Prompt_variants: defines 3 variants of the prompt to the LLM, combining context and chat history with 3 different versions of the system message. Using variants is helpful to test and compare the performance of different prompt content in the same flow.
Chat_with_context: uses the LLM tool to send the prompt built in the previous node to a language model to generate a response using the relevant context retrieved from your data source.

The description of the visual flow is contained into a flow.dag.yaml file that can be inspected and modified at any time and which references other source files, like jinja templates to craft the prompts and python source files to define custom functions.

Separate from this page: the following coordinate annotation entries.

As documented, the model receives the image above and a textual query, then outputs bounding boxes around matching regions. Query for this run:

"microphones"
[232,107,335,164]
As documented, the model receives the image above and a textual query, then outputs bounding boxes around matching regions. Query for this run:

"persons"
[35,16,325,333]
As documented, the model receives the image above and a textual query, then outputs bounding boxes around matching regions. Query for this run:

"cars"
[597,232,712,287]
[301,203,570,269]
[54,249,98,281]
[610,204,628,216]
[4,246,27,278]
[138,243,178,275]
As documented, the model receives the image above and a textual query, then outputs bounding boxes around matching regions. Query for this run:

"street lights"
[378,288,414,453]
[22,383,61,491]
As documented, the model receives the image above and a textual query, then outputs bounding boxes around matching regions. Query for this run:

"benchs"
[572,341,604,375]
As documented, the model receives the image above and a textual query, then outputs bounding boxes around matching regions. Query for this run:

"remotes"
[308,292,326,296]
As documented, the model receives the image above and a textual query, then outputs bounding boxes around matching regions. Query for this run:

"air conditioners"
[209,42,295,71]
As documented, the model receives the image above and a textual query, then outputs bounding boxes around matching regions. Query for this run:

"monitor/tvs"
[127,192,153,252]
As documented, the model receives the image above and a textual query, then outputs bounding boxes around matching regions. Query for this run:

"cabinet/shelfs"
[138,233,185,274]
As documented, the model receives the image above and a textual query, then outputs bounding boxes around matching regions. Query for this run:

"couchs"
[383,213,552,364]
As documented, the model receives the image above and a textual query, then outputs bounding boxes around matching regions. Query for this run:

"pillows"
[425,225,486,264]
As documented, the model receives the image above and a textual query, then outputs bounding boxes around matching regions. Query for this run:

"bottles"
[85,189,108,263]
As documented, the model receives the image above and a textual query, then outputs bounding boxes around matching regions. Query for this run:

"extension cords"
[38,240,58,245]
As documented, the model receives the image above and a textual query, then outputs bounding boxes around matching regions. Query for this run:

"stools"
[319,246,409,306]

After configuring the sample chat flow to use our indexed data and the language model of our choice, we can use built-in functionalities to evaluate and deploy the flow. The resulting endpoint can then be integrated with an application to offer users the copilot experience.

Also, through the Python tool, Prompt Flow provides the flexibility to extend our solution using AI orchestrator frameworks like Semantic Kernel and LangChain.

Custom solutions

Curated approaches make it simple to get started, but for more control over the architecture, we might need to build a custom solution for specific scenarios.

A custom RAG pattern within the Azure ecosystem might look like this.

The solution, hosted in the Cloud as a Web App, is built of 2 components:

A graphical interface - app UX - enabling the user to chat with the copilot assistant in natural language.
The app backend, acting as an orchestrator which coordinates all the other services in the architecture:
- Azure AI Search indexing the documents – pulled from Cosmos DB, SQL db or other sources- to optimize search across them;
- Azure OpenAI Service, which provides: keywords to enhance the search over the data, answers in natural language to the final user and embeddings from the ada model if vectorized search is enabled.

Building a custom solution means that we have the maximum level of flexibility in terms of the language and the framework we want to use for our solution and the services we wish to integrate. On the other hand, getting started with a custom solution from scratch might be intimidating. Microsoft enterprise chat app open-source samples – available in different programming languages – mitigate this challenge, by offering a good starting point for an operational chat app with the following basic UI.

Summary

In this blog series (read part 1) we have presented a few options to implement a copilot solution based on the RAG pattern with Microsoft technologies. Let’s now see them all together and make a comparison.

To summarize:

Microsoft Copilot studio is a great option for low code developers that wish to pre-define some closed dialogue journeys for frequently asked questions and then use generative answers for fallback. It should be the first choice for customers familiar with the Power Platform suite and it enables them to get a quick prototype published on pre-defined channels (Teams, Facebook or Slack) in minutes and with no code.
Azure AI Studio Playground with the Azure OpenAI on your data feature should be the first option to consider for developers that need an end-to-end solution for Azure OpenAI Service with an Azure AI Search retriever, leveraging built-in connectors. Similarly to Copilot Studio, it enables quick prototyping through GUI, but it also enables the choice of the LLM used as chat engine (within the OpenAI family).
When developers need more control over processes involved in the development cycle of LLM-based AI applications, they should use Prompt Flow to create executable flows and evaluate performance through large-scale testing. Prompt Flow also allows the integration of custom Python code and several LLMs in the same solution (both OpenAI or Open Source). It is available both as low code experience (through Azure AI Studio and Azure ML Studio) and as a code-first experience (as a VS Code extension).
To get the highest level of flexibility and control over solution architecture, developers might need to build custom solutions. This option is also the one which implies a higher level of complexity.